▶ Extracted text
Sunday, December 4th, 2005

Isaiah 35:1-10; Matthew 11:2-6
Presented December 4th, 2005, by J.D. Kline
The Second Sunday of Advent

John the Baptist is one of the more intriguing figures of the New Testament, living in the wilderness, subsiding on a near-starvation diet, a frenzied passion in his voice as he preached a fire and brimstone message. Frederick Buechner, writing in his book Peculiar Treasures: A Biblical Who’s Who, puts John the Baptist’s message this way:

The Kingdom was coming all right… but if you thought it was going to be pink tea, you’d better think again. If you didn’t shape up, God would give you the axe like an elm with the blight or toss you into the incinerator like what’s left over when you’ve lambasted the good out of the wheat. He said being a Jew wouldn’t get you any more points than being a Hottentot, and one of his favorite ways of addressing his congregation was as a snake pit. Your only hope, he said, was to clean up your life as if your life depended on it, which it did, and get baptized in a hurry as a sign that you had. Some people thought he was Elijah come back from the grave, and some others thought he was the Messiah, but John would have none of either. “I’m the one yelling himself blue in the face in the wilderness,” he said, quoting Isaiah. “I’m the one trying to knock some sense into your heads.”

John baptizes Jesus, but as time passes, begins to have some doubts about this One whom he had initially considered himself unworthy to baptize. It’s little surprising that John would have questions, for Jesus does not follow the script John expected; Jesus was not acting as John had anticipated. As Buechner observes,

Where John preached grim justice and pictured God as a steely-eyed thresher of grain, Jesus preached forgiving love and pictured God as a host at a marvelous party or a father who can’t bring himself to throw his children out even when they spit in his eye. Where John said people better save their skins before it was too late, Jesus said it was God who saved their skins, and even if you blew your whole bankroll on liquor and sex like the Prodigal Son, it still wasn’t too late. Where John ate locusts and honey in the wilderness with the church crowd, Jesus ate what he felt like in Jerusalem with as sleazy a bunch as you could expect to find… Where John baptized, Jesus healed.

▶ What to work on
Write the next part of the sermon on John the Baptist, starting after its final sentence.

▶ Information supplied
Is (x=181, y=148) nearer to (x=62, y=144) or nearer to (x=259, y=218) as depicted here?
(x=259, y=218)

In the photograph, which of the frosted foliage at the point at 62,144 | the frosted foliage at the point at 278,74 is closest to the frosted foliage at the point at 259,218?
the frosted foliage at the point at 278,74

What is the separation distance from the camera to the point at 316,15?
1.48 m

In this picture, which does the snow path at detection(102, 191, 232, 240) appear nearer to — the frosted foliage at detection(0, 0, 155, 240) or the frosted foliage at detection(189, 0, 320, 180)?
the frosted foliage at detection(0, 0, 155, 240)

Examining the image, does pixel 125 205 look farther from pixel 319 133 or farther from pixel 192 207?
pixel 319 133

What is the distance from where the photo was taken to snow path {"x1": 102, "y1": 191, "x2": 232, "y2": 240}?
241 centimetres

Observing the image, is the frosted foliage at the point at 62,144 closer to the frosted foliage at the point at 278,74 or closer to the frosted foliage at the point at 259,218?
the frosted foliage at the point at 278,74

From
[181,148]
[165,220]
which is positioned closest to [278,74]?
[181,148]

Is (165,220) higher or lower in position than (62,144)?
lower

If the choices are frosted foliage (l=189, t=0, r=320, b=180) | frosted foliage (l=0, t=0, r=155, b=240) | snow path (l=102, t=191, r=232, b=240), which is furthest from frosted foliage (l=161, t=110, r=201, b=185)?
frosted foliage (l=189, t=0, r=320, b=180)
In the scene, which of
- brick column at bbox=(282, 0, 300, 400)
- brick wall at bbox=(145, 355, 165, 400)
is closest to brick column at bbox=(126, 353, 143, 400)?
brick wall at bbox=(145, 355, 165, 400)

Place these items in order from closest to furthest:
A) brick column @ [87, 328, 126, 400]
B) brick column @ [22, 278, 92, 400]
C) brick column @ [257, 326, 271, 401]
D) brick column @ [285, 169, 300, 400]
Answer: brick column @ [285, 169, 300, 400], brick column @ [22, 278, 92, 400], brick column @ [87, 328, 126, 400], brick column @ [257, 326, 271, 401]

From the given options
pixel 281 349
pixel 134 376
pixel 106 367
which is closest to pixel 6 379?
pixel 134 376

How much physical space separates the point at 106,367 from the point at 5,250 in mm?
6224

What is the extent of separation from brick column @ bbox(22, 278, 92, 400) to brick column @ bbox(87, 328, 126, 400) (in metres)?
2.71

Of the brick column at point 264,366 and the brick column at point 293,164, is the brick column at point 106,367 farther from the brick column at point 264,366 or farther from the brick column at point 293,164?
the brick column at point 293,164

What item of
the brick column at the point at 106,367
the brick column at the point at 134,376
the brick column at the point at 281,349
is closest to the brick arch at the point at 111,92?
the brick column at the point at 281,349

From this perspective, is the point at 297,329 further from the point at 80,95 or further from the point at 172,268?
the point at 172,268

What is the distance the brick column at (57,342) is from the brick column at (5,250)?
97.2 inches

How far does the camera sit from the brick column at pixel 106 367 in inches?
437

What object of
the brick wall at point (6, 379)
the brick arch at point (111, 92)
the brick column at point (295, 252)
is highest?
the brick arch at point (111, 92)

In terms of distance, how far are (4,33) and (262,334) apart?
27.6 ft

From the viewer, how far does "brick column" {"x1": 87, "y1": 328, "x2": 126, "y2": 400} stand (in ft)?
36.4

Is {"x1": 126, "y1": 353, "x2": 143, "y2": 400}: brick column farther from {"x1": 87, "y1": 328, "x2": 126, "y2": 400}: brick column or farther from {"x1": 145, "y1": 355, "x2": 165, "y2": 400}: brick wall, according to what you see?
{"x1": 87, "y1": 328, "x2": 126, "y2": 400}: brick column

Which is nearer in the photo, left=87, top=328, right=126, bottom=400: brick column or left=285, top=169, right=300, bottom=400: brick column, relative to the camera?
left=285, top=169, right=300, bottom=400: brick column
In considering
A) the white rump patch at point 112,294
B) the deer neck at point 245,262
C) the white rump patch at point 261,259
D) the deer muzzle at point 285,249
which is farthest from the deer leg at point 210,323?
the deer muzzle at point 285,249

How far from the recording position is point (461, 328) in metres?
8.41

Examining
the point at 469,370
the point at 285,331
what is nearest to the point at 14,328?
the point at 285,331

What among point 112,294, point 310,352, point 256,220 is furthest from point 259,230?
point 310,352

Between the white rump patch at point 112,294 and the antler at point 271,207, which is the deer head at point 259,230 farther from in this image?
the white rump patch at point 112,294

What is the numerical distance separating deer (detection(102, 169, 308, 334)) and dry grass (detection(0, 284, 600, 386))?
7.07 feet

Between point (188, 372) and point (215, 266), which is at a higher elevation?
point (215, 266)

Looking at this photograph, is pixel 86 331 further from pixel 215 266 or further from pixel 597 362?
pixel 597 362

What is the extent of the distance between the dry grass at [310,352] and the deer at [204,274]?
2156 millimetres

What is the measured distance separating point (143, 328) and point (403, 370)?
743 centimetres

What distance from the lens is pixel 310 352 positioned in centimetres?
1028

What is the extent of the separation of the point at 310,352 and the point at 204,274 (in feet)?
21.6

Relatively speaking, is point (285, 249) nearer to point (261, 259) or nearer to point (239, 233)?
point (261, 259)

▶ Result
The differences were so glaring to John that, while languishing in prison, he sends a number of his own disciples to Jesus with a critical question, “Are you the one who is to come, or are we to wait for another?” (Matthew 11:3). Jesus responds with images from Isaiah 35, that powerful chapter anticipating the return of the ancient Israelites from their desperate time of exile, a time of renewal and restoration following a period of judgment. The very desert through which the exiles travel shall be transformed, rejoicing and blossoming, while the exiles themselves will be strengthened. Then writes the prophet, “the eyes of the blind shall be opened, and the ears of the deaf unstopped; then the lame shall leap like a dear, and the tongue of the speechless sing for joy” (Isaiah 35:5-6).